• **Task details**: According to the Bonanza Mountain Estates text, which two creeks does the community's ridge lie between?

• **Passage shown**:
****************

- Location of the Bonanza Mountain Estates CDP in Boulder County, Colorado
- Coordinates: 39°58′37″N 105°28′46″W﻿ / ﻿39.97694°N 105.47944°W
- Country: United States
- State: Colorado
- County: Boulder

Government
- • Type: Unincorporated community
- • Body: Boulder County

Area
- • Total: 0.168 sq mi (0.436 km^{2})
- • Land: 0.168 sq mi (0.436 km^{2})
- • Water: 0 sq mi (0.000 km^{2})
- Elevation: 8,449 ft (2,575 m)

Population (2020)
- • Total: 127
- • Density: 754/sq mi (291/km^{2})
- Time zone: UTC−07:00 (MST)
- • Summer (DST): UTC−06:00 (MDT)
- ZIP Code: Nederland 80466
- Area codes: 303/720/983
- GNIS town ID: 2583214}
- FIPS code: 08-07580

= Bonanza Mountain Estates, Colorado =

Census-designated place in Boulder County, Colorado, United States

Bonanza Mountain Estates is an unincorporated community and a census-designated place (CDP) located in Boulder County, Colorado, United States. The CDP is a part of the Boulder, CO Metropolitan Statistical Area. The population of the Bonanza Mountain Estates CDP was 127 at the United States Census 2020. The Nederland post office (Zip Code 80466) serves the area.

==Geography==
The CDP is a residential community located in southern Boulder County in the Front Range of the Colorado Rocky Mountains, just east of the town of Nederland. It is situated on a ridge between Middle Boulder Creek and North Boulder Creek. Ridge Road is the main street through the community, leading west to Nederland and east to St. Ann Highlands.

At the 2020 United States Census, the Bonanza Mountain Estates CDP had an area of 0.436 km2, all land.

==Demographics==
The United States Census Bureau initially defined the Bonanza Mountain Estates CDP for the United States Census 2010.

****************

• **Data listing**:

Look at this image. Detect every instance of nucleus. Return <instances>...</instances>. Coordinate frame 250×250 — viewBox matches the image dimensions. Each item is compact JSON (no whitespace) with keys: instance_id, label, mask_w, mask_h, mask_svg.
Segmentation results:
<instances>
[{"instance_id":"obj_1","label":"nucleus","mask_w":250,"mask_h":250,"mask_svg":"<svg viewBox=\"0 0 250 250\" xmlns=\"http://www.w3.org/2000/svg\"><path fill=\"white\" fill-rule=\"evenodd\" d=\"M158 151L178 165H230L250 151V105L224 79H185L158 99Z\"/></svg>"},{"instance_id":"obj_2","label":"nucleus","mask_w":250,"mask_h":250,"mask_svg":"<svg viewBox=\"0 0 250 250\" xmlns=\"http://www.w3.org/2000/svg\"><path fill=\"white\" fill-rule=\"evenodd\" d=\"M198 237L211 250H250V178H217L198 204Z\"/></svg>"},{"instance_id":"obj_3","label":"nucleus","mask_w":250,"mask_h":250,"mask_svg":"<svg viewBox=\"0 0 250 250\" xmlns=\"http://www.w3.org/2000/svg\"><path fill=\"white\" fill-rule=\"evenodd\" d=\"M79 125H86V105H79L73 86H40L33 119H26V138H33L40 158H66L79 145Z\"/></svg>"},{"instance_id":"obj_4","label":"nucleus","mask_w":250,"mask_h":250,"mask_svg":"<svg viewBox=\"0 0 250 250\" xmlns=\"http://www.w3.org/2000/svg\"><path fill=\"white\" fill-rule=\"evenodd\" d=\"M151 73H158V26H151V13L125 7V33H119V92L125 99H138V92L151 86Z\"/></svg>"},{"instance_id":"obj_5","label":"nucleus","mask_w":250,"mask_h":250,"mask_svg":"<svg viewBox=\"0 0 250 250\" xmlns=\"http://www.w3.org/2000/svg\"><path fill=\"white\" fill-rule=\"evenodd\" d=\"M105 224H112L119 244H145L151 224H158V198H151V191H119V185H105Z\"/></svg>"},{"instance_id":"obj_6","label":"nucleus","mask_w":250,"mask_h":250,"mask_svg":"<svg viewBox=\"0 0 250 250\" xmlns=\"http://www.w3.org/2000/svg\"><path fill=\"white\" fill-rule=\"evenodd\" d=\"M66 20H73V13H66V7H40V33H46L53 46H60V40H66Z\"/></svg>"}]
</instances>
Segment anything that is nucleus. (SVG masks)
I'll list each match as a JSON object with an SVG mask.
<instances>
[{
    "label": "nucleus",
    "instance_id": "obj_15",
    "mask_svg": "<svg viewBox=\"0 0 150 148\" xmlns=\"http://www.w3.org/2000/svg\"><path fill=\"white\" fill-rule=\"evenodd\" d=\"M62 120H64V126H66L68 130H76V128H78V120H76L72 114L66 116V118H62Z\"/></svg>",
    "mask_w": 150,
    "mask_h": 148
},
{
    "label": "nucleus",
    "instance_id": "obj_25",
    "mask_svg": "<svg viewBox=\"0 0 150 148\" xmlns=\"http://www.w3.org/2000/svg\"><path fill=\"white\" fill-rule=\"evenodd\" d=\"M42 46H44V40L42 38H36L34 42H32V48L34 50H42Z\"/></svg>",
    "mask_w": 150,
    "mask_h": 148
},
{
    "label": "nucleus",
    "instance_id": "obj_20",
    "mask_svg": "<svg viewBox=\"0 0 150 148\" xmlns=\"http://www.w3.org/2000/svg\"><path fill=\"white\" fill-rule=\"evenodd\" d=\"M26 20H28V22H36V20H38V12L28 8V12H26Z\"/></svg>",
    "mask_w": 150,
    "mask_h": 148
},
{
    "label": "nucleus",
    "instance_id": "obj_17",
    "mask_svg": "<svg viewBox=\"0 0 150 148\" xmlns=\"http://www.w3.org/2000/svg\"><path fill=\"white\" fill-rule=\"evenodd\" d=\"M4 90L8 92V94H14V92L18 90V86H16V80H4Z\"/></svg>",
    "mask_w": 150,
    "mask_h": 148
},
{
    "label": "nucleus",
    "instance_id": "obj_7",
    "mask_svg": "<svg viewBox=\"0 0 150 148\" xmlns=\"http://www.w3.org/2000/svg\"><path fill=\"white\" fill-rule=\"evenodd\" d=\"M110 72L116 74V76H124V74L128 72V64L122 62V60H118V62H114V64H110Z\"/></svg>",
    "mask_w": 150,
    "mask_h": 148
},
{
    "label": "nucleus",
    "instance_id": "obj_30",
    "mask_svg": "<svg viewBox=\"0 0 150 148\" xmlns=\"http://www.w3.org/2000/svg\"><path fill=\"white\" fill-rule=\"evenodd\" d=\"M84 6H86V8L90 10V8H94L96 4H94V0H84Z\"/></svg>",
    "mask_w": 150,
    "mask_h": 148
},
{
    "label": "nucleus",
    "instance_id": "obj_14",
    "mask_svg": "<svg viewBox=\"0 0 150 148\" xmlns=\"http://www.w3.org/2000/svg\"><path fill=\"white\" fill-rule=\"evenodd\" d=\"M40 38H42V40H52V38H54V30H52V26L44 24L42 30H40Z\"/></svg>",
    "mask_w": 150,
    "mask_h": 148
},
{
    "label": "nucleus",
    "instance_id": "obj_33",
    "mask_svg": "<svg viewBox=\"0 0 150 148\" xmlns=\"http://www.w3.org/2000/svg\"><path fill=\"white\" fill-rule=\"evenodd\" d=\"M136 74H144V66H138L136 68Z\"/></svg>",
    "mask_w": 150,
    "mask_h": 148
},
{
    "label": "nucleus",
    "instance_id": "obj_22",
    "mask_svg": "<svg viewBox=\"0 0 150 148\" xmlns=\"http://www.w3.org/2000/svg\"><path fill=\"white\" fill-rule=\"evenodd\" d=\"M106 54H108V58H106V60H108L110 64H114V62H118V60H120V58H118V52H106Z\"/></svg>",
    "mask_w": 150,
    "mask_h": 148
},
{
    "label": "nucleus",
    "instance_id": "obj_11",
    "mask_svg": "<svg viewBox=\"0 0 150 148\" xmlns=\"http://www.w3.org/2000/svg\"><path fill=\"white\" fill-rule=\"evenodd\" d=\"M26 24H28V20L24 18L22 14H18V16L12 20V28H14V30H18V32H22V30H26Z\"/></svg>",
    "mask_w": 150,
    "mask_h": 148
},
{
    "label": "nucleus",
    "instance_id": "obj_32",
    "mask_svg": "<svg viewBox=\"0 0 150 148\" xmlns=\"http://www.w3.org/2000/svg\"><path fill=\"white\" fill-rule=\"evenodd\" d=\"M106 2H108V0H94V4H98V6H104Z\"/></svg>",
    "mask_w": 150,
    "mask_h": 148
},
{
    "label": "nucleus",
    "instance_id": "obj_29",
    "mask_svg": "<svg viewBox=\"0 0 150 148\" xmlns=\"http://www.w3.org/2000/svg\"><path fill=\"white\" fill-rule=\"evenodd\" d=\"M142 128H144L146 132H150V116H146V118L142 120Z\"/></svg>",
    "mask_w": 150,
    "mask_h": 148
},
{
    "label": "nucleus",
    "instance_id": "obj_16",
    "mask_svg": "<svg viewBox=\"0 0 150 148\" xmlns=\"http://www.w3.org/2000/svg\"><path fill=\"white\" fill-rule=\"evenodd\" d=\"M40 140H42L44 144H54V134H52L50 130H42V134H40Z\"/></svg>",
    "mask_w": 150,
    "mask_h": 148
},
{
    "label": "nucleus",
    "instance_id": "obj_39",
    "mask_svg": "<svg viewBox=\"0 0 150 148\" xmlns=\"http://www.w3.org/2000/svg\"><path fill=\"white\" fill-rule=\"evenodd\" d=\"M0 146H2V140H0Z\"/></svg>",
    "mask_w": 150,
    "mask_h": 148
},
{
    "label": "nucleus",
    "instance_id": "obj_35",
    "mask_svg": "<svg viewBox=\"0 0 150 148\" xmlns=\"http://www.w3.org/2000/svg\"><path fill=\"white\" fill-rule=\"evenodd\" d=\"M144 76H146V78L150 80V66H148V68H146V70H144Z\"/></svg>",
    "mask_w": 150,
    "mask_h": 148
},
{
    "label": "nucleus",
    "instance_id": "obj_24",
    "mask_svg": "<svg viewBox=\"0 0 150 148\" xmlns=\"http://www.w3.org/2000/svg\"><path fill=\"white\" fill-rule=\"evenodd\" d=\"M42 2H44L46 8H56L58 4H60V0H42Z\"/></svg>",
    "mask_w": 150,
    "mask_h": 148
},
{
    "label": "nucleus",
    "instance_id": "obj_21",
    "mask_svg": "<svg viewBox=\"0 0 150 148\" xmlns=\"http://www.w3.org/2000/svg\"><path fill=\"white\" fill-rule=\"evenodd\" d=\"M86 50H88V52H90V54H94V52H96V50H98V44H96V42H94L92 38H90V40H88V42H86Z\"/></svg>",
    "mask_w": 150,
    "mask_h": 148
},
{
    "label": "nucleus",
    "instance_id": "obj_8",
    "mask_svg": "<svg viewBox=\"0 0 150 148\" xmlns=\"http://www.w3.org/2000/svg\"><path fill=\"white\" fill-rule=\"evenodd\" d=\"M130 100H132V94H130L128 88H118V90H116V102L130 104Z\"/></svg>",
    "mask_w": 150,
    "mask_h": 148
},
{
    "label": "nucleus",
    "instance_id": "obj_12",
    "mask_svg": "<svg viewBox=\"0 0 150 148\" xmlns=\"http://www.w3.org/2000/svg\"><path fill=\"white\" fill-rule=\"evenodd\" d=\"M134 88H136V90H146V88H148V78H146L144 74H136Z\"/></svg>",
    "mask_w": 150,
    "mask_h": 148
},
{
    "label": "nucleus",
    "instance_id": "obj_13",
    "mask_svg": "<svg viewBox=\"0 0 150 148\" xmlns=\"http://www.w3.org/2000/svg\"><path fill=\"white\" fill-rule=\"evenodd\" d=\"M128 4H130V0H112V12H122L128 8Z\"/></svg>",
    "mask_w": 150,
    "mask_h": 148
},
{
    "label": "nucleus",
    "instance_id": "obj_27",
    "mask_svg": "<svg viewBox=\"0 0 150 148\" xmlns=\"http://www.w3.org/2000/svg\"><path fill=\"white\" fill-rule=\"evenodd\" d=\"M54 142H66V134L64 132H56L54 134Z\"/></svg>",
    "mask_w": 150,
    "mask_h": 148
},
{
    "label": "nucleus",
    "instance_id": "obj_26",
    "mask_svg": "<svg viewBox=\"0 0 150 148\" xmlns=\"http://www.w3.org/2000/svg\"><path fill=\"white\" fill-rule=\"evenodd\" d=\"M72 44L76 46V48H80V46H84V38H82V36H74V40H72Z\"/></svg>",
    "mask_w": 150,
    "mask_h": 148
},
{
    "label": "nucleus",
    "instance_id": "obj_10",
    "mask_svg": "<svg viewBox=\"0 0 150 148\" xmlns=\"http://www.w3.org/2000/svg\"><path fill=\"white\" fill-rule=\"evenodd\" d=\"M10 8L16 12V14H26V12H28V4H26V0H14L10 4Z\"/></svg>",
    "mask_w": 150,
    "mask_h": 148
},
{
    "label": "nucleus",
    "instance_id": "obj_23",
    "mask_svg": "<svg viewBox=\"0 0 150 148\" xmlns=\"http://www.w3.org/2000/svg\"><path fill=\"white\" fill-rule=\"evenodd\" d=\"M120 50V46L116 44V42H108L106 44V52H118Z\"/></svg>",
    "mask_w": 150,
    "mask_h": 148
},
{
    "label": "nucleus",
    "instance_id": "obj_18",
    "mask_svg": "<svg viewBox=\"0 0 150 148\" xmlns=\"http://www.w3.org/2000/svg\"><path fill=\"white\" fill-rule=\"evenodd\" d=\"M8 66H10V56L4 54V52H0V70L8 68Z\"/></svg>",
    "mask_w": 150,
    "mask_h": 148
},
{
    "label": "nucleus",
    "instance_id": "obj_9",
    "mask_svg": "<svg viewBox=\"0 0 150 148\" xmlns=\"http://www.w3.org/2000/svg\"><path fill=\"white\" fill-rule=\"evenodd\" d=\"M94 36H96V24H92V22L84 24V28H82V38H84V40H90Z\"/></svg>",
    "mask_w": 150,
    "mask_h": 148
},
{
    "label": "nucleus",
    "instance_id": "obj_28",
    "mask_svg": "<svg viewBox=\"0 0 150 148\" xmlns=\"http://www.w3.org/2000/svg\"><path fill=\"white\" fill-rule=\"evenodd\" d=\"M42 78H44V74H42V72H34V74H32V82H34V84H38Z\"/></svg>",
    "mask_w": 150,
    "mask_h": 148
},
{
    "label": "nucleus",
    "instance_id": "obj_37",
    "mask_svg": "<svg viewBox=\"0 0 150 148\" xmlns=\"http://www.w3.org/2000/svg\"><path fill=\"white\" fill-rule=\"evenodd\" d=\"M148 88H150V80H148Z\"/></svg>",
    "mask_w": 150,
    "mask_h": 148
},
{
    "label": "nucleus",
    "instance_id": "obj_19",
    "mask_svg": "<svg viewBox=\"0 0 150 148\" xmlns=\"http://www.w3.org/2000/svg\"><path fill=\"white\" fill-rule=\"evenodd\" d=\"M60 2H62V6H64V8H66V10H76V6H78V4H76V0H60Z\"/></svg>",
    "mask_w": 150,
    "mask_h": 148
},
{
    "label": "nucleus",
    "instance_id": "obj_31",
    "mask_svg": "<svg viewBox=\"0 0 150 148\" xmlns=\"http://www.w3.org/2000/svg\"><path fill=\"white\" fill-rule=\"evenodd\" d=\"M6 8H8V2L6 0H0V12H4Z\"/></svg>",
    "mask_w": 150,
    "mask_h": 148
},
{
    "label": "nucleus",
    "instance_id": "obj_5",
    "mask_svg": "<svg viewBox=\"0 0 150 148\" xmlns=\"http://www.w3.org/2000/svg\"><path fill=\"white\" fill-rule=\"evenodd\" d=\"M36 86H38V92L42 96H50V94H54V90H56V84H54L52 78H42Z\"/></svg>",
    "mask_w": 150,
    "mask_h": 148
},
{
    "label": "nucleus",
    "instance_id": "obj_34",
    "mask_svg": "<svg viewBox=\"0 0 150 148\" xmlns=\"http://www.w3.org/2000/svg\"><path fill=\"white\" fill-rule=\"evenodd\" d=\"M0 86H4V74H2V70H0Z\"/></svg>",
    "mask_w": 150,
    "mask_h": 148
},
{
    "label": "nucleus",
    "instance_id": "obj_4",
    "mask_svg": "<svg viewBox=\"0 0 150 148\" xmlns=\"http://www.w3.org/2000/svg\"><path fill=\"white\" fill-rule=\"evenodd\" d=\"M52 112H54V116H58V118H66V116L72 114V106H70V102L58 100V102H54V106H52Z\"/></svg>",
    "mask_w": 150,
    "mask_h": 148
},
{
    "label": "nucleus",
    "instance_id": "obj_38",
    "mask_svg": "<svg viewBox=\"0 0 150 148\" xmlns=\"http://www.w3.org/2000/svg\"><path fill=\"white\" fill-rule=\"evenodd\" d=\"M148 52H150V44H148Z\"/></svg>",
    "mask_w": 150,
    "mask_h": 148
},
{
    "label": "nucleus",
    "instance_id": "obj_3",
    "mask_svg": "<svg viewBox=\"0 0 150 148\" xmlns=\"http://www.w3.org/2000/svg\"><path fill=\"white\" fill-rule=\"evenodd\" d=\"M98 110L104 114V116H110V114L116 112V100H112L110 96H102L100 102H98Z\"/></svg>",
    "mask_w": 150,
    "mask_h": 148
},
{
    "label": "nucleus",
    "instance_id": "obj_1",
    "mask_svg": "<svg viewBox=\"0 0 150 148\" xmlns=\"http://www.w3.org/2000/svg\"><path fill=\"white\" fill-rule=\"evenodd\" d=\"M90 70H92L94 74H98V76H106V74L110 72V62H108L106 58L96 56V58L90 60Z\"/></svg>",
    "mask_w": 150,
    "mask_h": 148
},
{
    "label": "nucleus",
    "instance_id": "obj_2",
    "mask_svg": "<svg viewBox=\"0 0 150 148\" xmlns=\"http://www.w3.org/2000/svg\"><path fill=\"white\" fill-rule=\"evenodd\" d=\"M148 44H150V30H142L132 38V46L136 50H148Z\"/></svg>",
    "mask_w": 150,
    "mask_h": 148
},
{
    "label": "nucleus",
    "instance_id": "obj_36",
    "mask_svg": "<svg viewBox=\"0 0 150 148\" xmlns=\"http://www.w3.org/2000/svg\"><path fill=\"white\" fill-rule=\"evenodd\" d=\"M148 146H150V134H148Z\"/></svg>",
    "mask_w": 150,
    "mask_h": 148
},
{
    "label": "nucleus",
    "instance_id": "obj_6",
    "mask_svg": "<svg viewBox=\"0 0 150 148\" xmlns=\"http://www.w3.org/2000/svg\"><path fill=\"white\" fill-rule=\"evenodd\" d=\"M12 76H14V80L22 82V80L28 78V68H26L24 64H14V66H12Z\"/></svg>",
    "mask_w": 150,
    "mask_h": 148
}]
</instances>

****************

• **Your solution**: Middle Boulder Creek and North Boulder Creek.